“An act of cowardice perpetrated by people who are incapable of fighting on or within the frontiers of Israel.” These bitter words from Gen. Ezer Weizman, Minister of Transport, summed up Israeli reaction today to yesterday’s Arab terrorist attack on El Al passengers at Munich Airport which took the life of a 32-year-old engineer from Haifa and injured 23 other persons, four of them seriously. The West German Government announced that it “most emphatically condemns this Arab terrorism,” the third fatal attack on El Al at foreign airports since 1968.
(Police in Munich named an eight-man committee to investigate the attack. The Bavarian State Government expressed its deepest regrets over the outrage to Israeli Ambassador, Eliashev Ben Horin.)
The three Arab terrorists–two of them wounded–are in custody but have reportedly refused to answer questions. They were identified by police as Mohammed Hadidi and Mohammed Hanasi, both Jordanians and Abdul Rachman, an Egyptian.
Israeli newspapers today demanded retaliatory strikes at Damascus because Syria was reputedly the home base of the terrorists. A Foreign Ministry spokesman said the attack should “re-awaken governments and international bodies to put an end to criminal lawlessness by taking all necessary steps to insure freedom of civil air travel.” But Gen. Weizman, a former Air Force commander who joined the Cabinet last year, said he didn’t put much faith in international measures. “There is no harm in going through the motions, but I doubt if anything will come of it. We have to defend ourselves,” he said.
HAIFA ENGINEER KILLED; ISRAELI ACTRESS, HANNA MARON, REMAINS IN CRITICAL CONDITION
Munich police reported that the Arab terrorists hurled hand grenades and fired submachine guns at a bus carrying passengers from the Munich Airport terminal to an El Al Boeing 707 jet that was preparing to take off for London. Arye Katzenstein, a refrigeration engineer from Haifa, was killed. His father, Heinz, 57, was among the wounded passengers. Also wounded and in critical condition in a Munich hospital was Hanna Maron, 46, a popular Israeli stage and screen actress. Twenty-four year-old Asaff Dayan, the actor son of Israel’s Defense Minister Moshe Dayan, was a passenger on the bus. He was unhurt.

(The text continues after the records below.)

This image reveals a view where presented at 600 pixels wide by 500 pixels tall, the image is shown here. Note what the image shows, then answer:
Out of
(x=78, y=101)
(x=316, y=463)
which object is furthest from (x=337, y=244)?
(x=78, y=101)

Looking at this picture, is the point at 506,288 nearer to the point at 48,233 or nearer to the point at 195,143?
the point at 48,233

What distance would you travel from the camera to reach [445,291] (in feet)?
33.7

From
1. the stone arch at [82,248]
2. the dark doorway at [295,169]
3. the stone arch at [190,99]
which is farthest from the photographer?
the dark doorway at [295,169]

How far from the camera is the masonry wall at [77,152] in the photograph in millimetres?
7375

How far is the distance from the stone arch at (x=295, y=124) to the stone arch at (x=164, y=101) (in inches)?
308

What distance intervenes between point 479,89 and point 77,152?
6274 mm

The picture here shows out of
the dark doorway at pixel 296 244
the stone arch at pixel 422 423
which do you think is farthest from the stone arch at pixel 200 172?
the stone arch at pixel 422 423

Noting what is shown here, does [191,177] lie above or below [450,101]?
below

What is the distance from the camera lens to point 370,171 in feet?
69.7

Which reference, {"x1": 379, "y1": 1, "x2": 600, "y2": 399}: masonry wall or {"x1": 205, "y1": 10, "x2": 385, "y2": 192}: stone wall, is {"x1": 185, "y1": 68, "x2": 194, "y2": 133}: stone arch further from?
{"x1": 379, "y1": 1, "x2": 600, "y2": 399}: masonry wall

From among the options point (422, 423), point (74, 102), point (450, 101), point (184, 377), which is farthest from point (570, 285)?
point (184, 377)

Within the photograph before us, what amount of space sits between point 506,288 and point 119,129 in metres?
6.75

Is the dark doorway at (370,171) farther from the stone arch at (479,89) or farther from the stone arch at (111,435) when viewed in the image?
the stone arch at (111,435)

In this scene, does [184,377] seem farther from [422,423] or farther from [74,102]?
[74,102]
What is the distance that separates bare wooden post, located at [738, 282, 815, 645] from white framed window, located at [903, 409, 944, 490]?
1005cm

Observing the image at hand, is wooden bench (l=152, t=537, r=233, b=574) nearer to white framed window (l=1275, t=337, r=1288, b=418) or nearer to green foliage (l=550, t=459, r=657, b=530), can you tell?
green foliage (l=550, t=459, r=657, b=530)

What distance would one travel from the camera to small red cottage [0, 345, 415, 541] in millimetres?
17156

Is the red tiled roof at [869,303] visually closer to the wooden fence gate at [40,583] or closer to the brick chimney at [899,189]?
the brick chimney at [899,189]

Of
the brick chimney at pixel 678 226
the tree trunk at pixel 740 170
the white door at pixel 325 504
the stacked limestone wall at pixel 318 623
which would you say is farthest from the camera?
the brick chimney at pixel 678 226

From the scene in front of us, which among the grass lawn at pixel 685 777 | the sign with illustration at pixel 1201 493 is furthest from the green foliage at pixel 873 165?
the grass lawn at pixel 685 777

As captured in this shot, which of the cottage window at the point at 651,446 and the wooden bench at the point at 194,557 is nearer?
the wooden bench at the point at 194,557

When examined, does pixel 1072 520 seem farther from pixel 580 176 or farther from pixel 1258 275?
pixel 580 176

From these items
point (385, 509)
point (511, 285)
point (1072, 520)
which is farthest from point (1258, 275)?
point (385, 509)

Some reports from Munich said that he was the target of the terrorists. But other sources said that yesterday’s attack, like the two previous ones, was indiscriminate and intended to inflict casualties at random on passengers and crew members of El Al. Capt. Uriel Cohen, commander of the flight, was slightly wounded. According to eye-witness accounts he wrestled a grenade wielding Arab to the ground while the others were firing on the bus. Mrs. Miriam Katzenstein, mother of the El Al passenger slain in Munich, flew there today with her son, Benjamin. Also headed for Munich was Mrs. Angelica Cohen, wife of the wounded pilot and the husband of Miss Maron, Jacob Rechter, an architect. He was accompanied by a surgeon from Tel Aviv’s Beilinson Hospital.
Israelis registered some surprise when credit for the attack was claimed by the Democratic Popular Front for the Liberation of Palestine, an obscure Marxist group based in Syria. While supporting Palestinian guerrillas, that group in the past has repudiated individual acts of terrorism. A rival claim was made today by the so-called Action Organization for the Liberation of Palestine in Amman, Jordan. Israelis observed that whenever a new terrorist outrage is perpetrated, several guerrilla groups scramble for the credit. On Dec. 26, 1968, an El Al airliner was attacked by Arab terrorists at Athens Airport. One passenger, an Israeli marine engineer, was killed and a stewardess was injured. On Feb. 18, 1969, Arab attackers machine gunned an El Al plane at Zurich Airport, fatally wounding an Israeli pilot trainee. El Al said today that its flights were unaffected by the tragedy at Munich and that there were no cancellations as a result of it.